━━━ SOURCE DOCUMENT ━━━

Fresh blackberry cobbler topped with a dollop of vanilla ice cream in a white dish. The dish is set on a wooden cutting board with a kitchen cloth. Fresh blackberries are displayed in the background.

Why You’ll Love This Easy Blackberry Cobbler Recipe

As far as cobbler recipes go, I find this one strikes a flawless balance, offering the sweet and slightly tart flavor of fresh blackberries melded with a feather-light, perfectly golden crust.

But the best part? It’s incredibly easy to prepare, even for beginners.

Often served warm, old-fashioned blackberry cobbler is a favorite treat during blackberry season and is especially good when served with a scoop of vanilla ice cream.

(Psst. while you’re on the summer cobbler train, don’t miss these incredible Peach Cobbler Pound Cake and Strawberry Cobbler recipes.)

━━━ RECORDS TO PROCESS ━━━

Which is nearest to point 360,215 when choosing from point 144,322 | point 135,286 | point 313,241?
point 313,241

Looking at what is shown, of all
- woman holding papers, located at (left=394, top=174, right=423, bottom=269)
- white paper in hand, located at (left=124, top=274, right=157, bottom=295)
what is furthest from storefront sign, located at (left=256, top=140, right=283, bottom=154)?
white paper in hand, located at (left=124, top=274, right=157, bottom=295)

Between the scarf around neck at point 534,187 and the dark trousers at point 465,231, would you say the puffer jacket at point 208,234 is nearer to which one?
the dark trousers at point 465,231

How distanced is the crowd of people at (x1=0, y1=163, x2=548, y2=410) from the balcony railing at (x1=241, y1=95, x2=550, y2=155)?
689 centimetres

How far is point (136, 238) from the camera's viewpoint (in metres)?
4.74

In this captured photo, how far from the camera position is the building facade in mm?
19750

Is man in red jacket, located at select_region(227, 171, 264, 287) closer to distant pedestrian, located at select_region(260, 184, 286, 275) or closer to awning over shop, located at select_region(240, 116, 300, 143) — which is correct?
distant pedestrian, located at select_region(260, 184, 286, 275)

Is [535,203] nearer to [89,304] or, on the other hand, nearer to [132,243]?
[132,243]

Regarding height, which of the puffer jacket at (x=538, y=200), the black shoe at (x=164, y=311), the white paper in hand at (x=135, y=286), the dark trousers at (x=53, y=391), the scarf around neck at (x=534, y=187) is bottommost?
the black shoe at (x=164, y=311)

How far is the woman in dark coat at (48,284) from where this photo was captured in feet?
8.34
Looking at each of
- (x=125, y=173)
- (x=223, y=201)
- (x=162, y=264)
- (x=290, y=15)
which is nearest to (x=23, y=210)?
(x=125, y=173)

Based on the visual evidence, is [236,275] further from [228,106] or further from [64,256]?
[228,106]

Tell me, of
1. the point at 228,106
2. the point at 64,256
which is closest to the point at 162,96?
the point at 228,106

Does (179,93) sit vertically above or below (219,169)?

━━━

(WHAT YOU NEED TO DO)
**A)** Copy out the blackberry cobbler text in full, word for word.
**B)** Give the entries again starting at the line with "Tell me, of" and ending at the last line of the entries, swapping "closest" for "nearest" and changing nothing else.

(CORRECT ANSWERS)
**A)**
Fresh blackberry cobbler topped with a dollop of vanilla ice cream in a white dish. The dish is set on a wooden cutting board with a kitchen cloth. Fresh blackberries are displayed in the background.

Why You’ll Love This Easy Blackberry Cobbler Recipe

As far as cobbler recipes go, I find this one strikes a flawless balance, offering the sweet and slightly tart flavor of fresh blackberries melded with a feather-light, perfectly golden crust.

But the best part? It’s incredibly easy to prepare, even for beginners.

Often served warm, old-fashioned blackberry cobbler is a favorite treat during blackberry season and is especially good when served with a scoop of vanilla ice cream.

(Psst. while you’re on the summer cobbler train, don’t miss these incredible Peach Cobbler Pound Cake and Strawberry Cobbler recipes.)

**B)**
Tell me, of
1. the point at 228,106
2. the point at 64,256
which is nearest to the point at 162,96?
the point at 228,106

Does (179,93) sit vertically above or below (219,169)?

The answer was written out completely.